-- START EXCERPTED RECORDS --

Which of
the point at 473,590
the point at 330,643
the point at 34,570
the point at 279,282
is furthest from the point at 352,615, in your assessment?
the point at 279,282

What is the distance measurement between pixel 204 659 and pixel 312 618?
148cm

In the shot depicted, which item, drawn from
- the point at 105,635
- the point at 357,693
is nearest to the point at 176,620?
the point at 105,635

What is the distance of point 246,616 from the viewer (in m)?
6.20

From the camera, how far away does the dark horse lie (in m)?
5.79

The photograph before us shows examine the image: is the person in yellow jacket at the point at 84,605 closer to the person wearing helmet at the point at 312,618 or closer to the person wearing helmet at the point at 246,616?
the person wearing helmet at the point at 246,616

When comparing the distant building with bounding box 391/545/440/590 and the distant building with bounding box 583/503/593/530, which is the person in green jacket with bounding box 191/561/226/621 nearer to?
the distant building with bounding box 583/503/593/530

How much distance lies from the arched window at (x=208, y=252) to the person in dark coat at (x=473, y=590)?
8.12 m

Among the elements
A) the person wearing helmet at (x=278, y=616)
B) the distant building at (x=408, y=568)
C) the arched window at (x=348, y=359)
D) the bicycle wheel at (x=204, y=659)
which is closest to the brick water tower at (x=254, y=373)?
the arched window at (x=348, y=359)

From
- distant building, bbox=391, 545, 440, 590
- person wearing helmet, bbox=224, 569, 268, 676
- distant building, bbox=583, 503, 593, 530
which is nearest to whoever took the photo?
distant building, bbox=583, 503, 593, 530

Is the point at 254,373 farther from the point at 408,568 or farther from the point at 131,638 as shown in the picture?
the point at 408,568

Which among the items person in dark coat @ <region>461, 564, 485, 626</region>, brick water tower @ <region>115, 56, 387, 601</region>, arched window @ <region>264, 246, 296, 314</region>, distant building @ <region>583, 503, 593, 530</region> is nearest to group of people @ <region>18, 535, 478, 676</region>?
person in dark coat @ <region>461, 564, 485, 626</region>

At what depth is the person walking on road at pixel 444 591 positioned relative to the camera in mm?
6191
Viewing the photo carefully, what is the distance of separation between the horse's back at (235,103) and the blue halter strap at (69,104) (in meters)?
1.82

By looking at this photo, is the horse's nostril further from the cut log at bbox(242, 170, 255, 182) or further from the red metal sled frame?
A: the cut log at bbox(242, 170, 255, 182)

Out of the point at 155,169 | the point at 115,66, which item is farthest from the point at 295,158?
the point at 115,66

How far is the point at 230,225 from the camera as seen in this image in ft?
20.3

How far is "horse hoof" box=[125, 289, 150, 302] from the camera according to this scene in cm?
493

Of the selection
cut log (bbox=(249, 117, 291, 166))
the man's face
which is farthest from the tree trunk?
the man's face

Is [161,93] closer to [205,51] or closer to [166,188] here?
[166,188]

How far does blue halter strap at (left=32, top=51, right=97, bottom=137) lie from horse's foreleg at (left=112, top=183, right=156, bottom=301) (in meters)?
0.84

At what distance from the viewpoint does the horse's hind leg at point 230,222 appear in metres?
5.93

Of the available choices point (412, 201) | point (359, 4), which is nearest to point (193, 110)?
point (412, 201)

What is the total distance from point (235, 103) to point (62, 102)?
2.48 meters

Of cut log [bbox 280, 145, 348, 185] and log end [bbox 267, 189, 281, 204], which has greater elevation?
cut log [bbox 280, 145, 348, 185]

-- END EXCERPTED RECORDS --

• REQUIREMENTS
Reproduce every one of the records above word for word, without changing anything.

• RESPONSE
Which of
the point at 473,590
the point at 330,643
the point at 34,570
the point at 279,282
is furthest from the point at 352,615, in your assessment?
the point at 279,282

What is the distance measurement between pixel 204 659 and pixel 312 618?
148cm

In the shot depicted, which item, drawn from
- the point at 105,635
- the point at 357,693
is nearest to the point at 176,620?
the point at 105,635

What is the distance of point 246,616 from the viewer (in m)?
6.20

From the camera, how far away does the dark horse lie (in m)?
5.79

The photograph before us shows examine the image: is the person in yellow jacket at the point at 84,605 closer to the person wearing helmet at the point at 312,618 or closer to the person wearing helmet at the point at 246,616?
the person wearing helmet at the point at 246,616

When comparing the distant building with bounding box 391/545/440/590 and the distant building with bounding box 583/503/593/530, which is the person in green jacket with bounding box 191/561/226/621 nearer to?
the distant building with bounding box 583/503/593/530

How much distance lies from the arched window at (x=208, y=252) to the person in dark coat at (x=473, y=590)?
8.12 m

Among the elements
A) the person wearing helmet at (x=278, y=616)
B) the distant building at (x=408, y=568)
C) the arched window at (x=348, y=359)
D) the bicycle wheel at (x=204, y=659)
which is closest to the brick water tower at (x=254, y=373)?
the arched window at (x=348, y=359)

From
- distant building, bbox=391, 545, 440, 590
- person wearing helmet, bbox=224, 569, 268, 676
- distant building, bbox=583, 503, 593, 530
which is nearest to whoever took the photo?
distant building, bbox=583, 503, 593, 530

Is the point at 254,373 farther from the point at 408,568 or farther from the point at 131,638 as shown in the picture?
the point at 408,568

Which among the items person in dark coat @ <region>461, 564, 485, 626</region>, brick water tower @ <region>115, 56, 387, 601</region>, arched window @ <region>264, 246, 296, 314</region>, distant building @ <region>583, 503, 593, 530</region> is nearest to group of people @ <region>18, 535, 478, 676</region>?
person in dark coat @ <region>461, 564, 485, 626</region>

At what depth is the person walking on road at pixel 444 591 positioned relative to the camera in mm?
6191
Viewing the photo carefully, what is the distance of separation between the horse's back at (235,103) and the blue halter strap at (69,104) (in meters)?
1.82

By looking at this photo, is the horse's nostril further from the cut log at bbox(242, 170, 255, 182) or further from the red metal sled frame?
A: the cut log at bbox(242, 170, 255, 182)

Out of the point at 155,169 | the point at 115,66, which item is farthest from the point at 295,158?
the point at 115,66

How far is the point at 230,225 from the camera as seen in this image in ft?
20.3

How far is "horse hoof" box=[125, 289, 150, 302] from the camera according to this scene in cm?
493

Of the selection
cut log (bbox=(249, 117, 291, 166))
the man's face
which is farthest from the tree trunk?
the man's face

Is [161,93] closer to [205,51] or closer to [166,188] here?
[166,188]

How far does blue halter strap at (left=32, top=51, right=97, bottom=137) lie from horse's foreleg at (left=112, top=183, right=156, bottom=301) (in meters)?
0.84

At what distance from the viewpoint does the horse's hind leg at point 230,222 appear in metres?
5.93

Of the available choices point (412, 201) | point (359, 4), which is nearest to point (193, 110)?
point (412, 201)

What is the total distance from point (235, 103) to point (62, 102)?
2.48 meters

Of cut log [bbox 280, 145, 348, 185] and log end [bbox 267, 189, 281, 204], which has greater elevation?
cut log [bbox 280, 145, 348, 185]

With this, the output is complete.